= JISS =

Israeli think tank

The Jerusalem Institute for Strategy and Security (JISS) (Hebrew: מכון ירושלים לאסטרטגיה ולביטחון) is a think tank that researches and promotes viewpoints on national security issues in Israeli policy. Established in 2017 as the Jerusalem Institute for Strategic Studies, it changed its name to Jerusalem Institute for Strategy and Security or JISS as an acronym, in January 2019.

== Staff ==
The institute’s researchers.

- Prof. Efraim Inbar is one of Israel's leading strategists (president of the institute).
- Colonel (res.) Dr. Eran Lerman is a former Deputy National Security Advisor to the Prime Minister (vice-president of the institute).
- Major General (res.) Yaakov Amidror is a former National Security Advisor to the Prime Minister.
- Major Gen. (res.) Eitan Dangot is an expert on regional security and Palestinian affairs.
- Prof. Eyal Ben-Ari is an expert on civil-military relations and Japan.
- Professor Hillel Frisch is an expert on the Arab World.
- Prof. Eytan Gilboa is an expert on US-Israel relations, international communication, and public diplomacy.
- Colonel (res.) Prof. Gabi Siboni is an expert on military doctrine and cyber.
- Dr. Oshrit Birvadker is an expert on India.
- Dr. Omer Dostri is an expert on Israel's national security.
- Dr. Udi Levi is an expert on economic sanctions.
- Dr. Emmanuel Navon is an expert on international relations.
- Dr. Uzi Rubin is Israel's preeminent missile defense expert.
- Dr. Pnina Shuker is an expert on civil-military relations and public opinion.
- Dr. Jonathan Spyer Is an expert on Syria, Iraq, and the Kurds.
- Dr. Hay Eytan Cohen Yanarocak is an expert on modern Turkey.

==Positions==
The institute was established in 2017 and it conducts policy-oriented research on national security problems in the Middle East. It educates elite audiences and the general public on the security and foreign policy challenges facing Israel.
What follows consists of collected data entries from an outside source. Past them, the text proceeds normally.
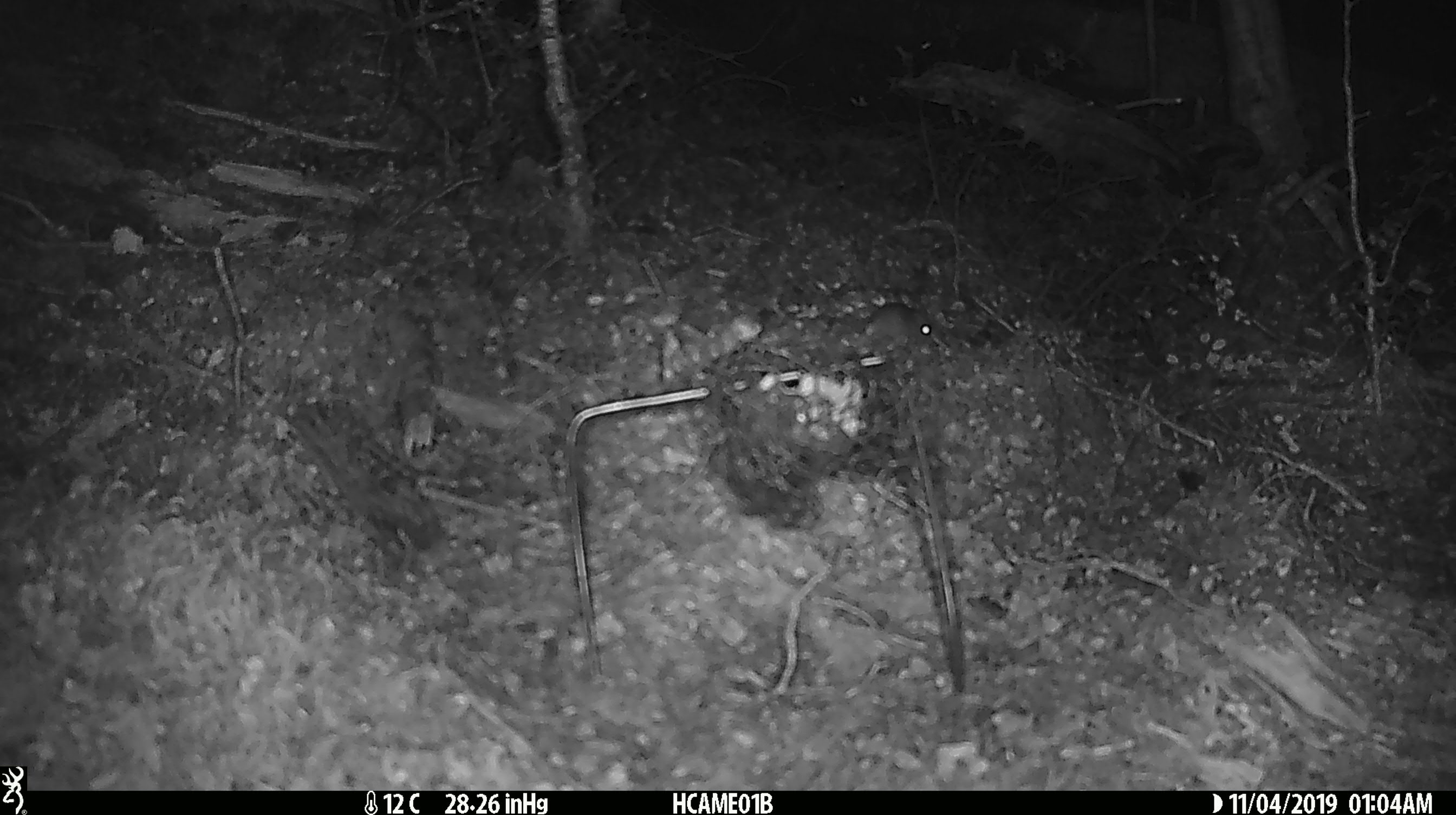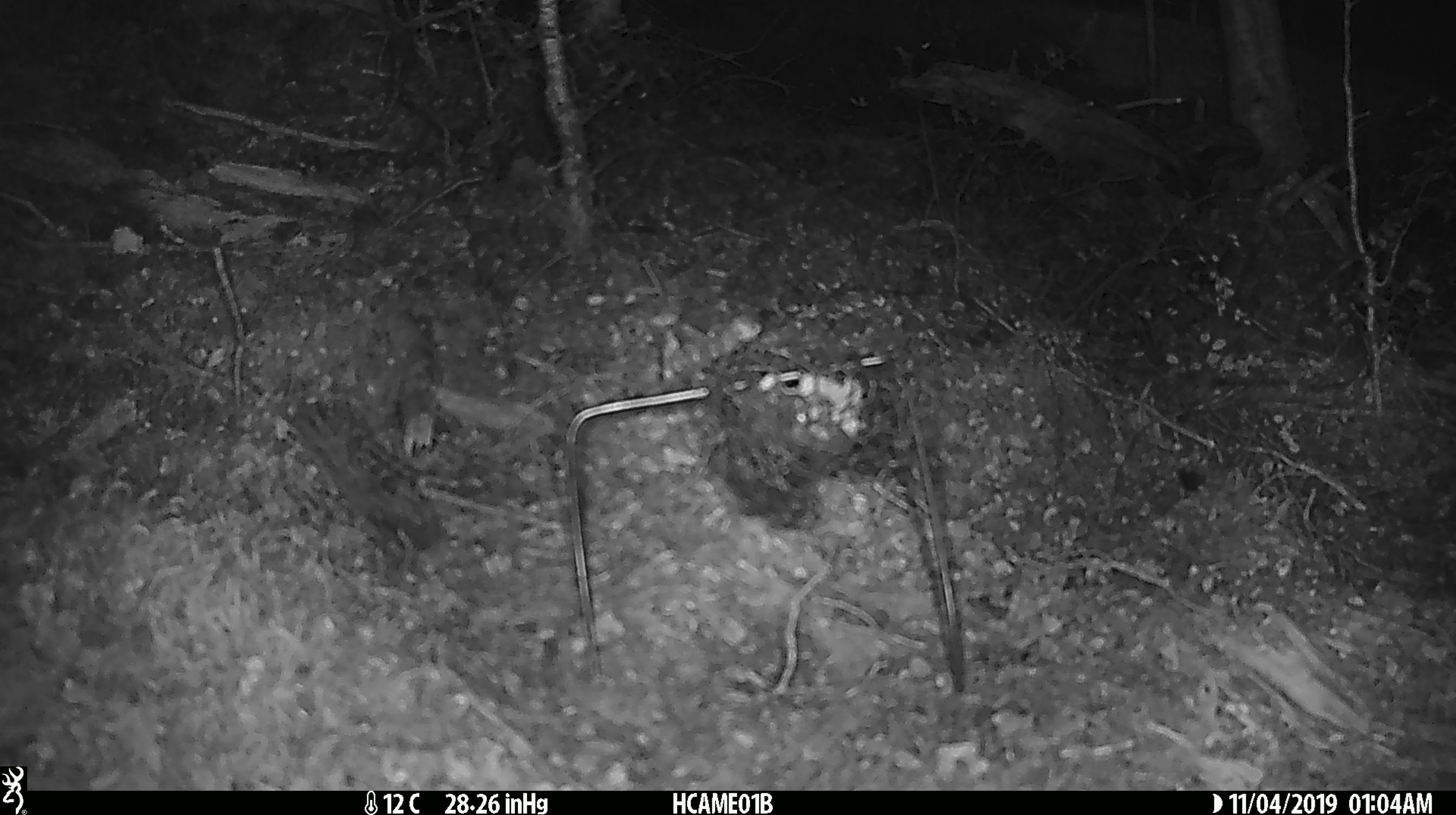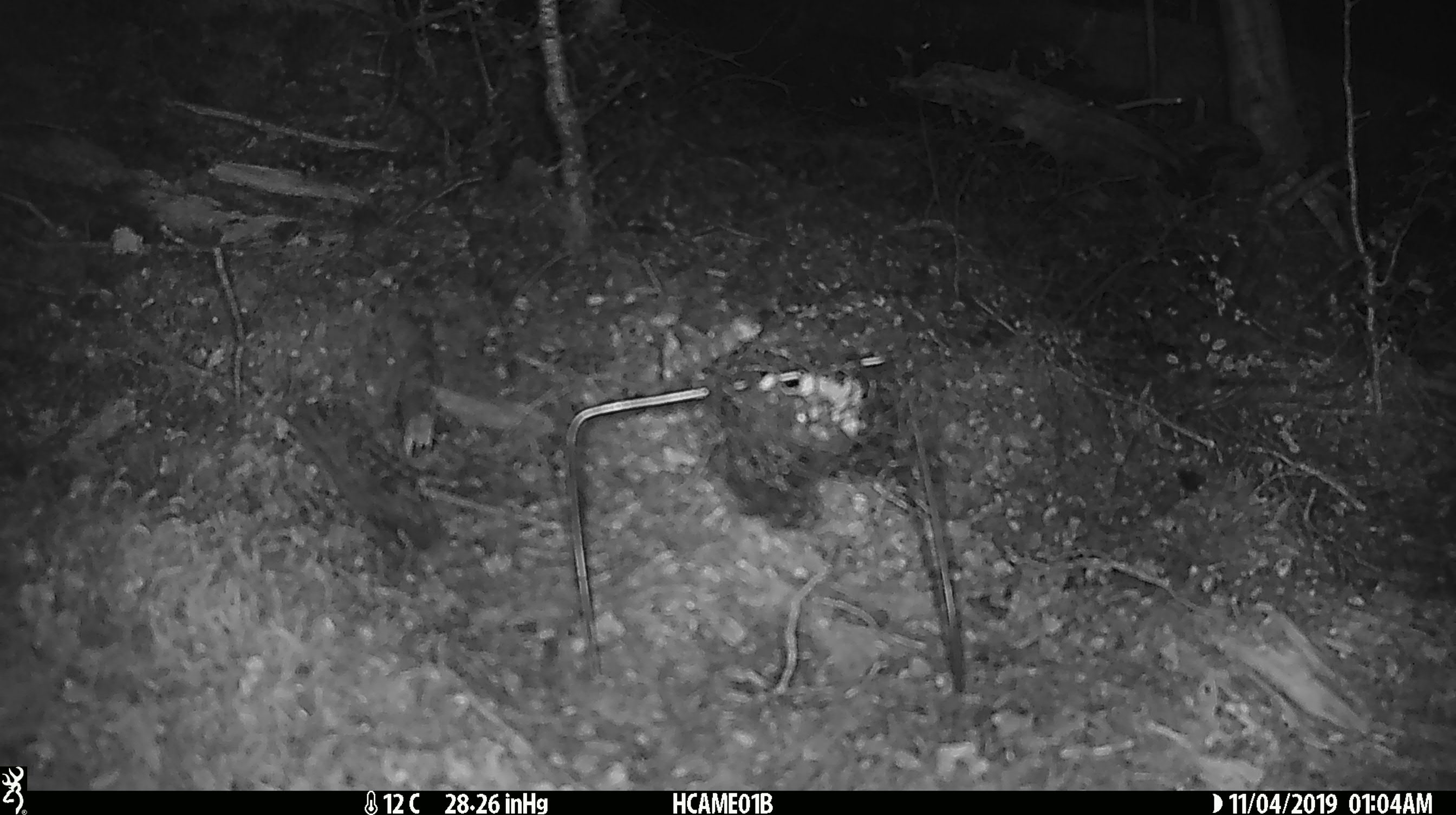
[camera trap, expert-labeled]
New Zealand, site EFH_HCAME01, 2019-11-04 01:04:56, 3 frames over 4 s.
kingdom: Animalia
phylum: Chordata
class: Mammalia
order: Rodentia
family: Muridae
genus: Mus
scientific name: Mus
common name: mouse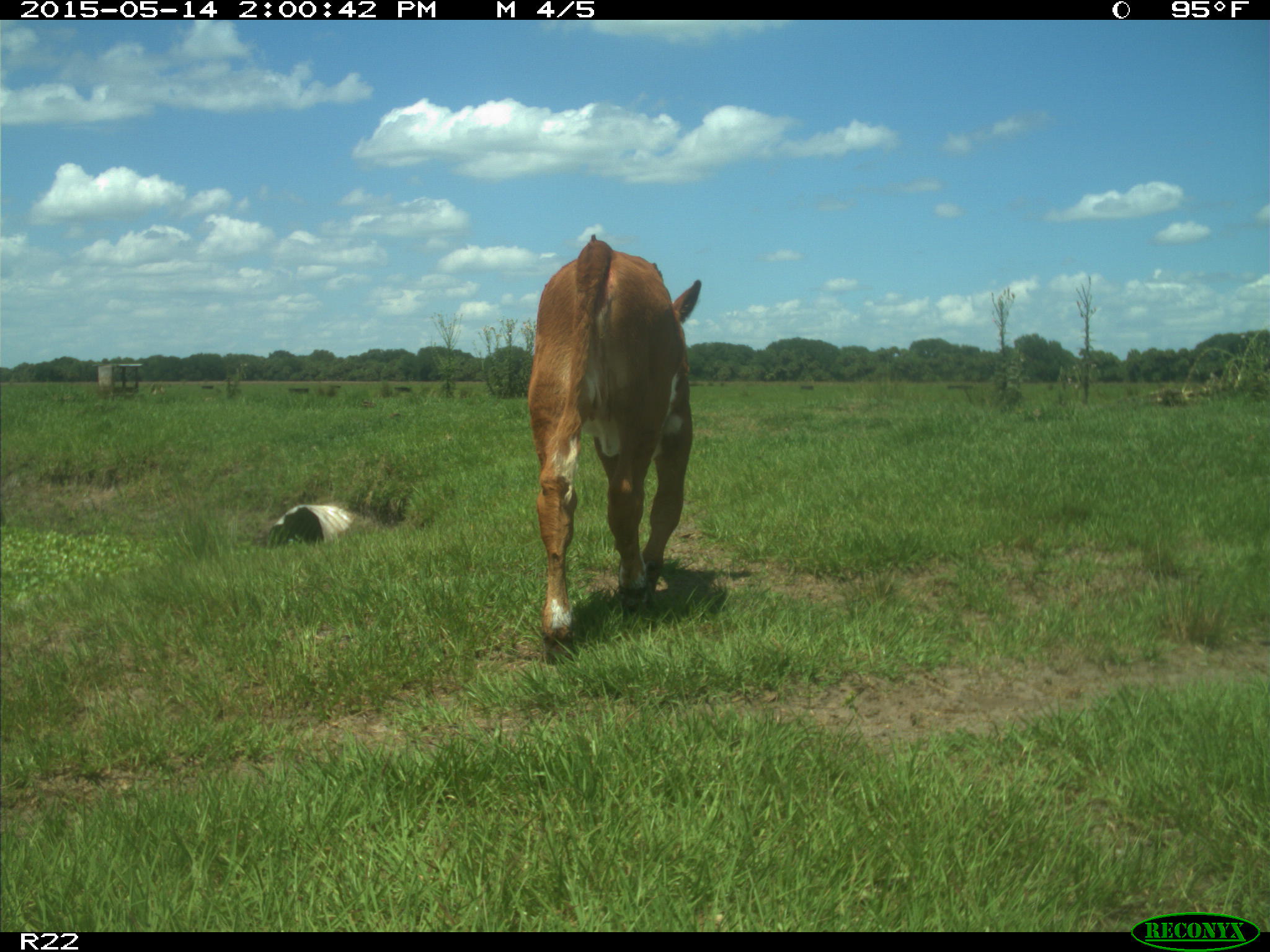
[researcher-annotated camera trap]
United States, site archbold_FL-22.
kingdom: Animalia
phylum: Chordata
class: Mammalia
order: Artiodactyla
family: Bovidae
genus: Bos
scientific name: Bos taurus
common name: domestic cow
The institute's fellows emphasize the salience of security in diplomatic agreements, and uphold the imperative of Israel being able to defend itself by itself in all eventualities. They reject unilateral Israeli moves that strengthen adversaries. Above all, they insist on united Jerusalem as critical to Israel's security and destiny.

==Publications==
In 2019, JISS published a national security plan for Israel, alongside a strategic forecast for 2020 which remained valid despite the coronavirus crisis. In May 2020, the institute released a strategic action plan for phased territorial implementation of the Trump peace plan (i.e., Israeli sovereignty in parts of the West Bank).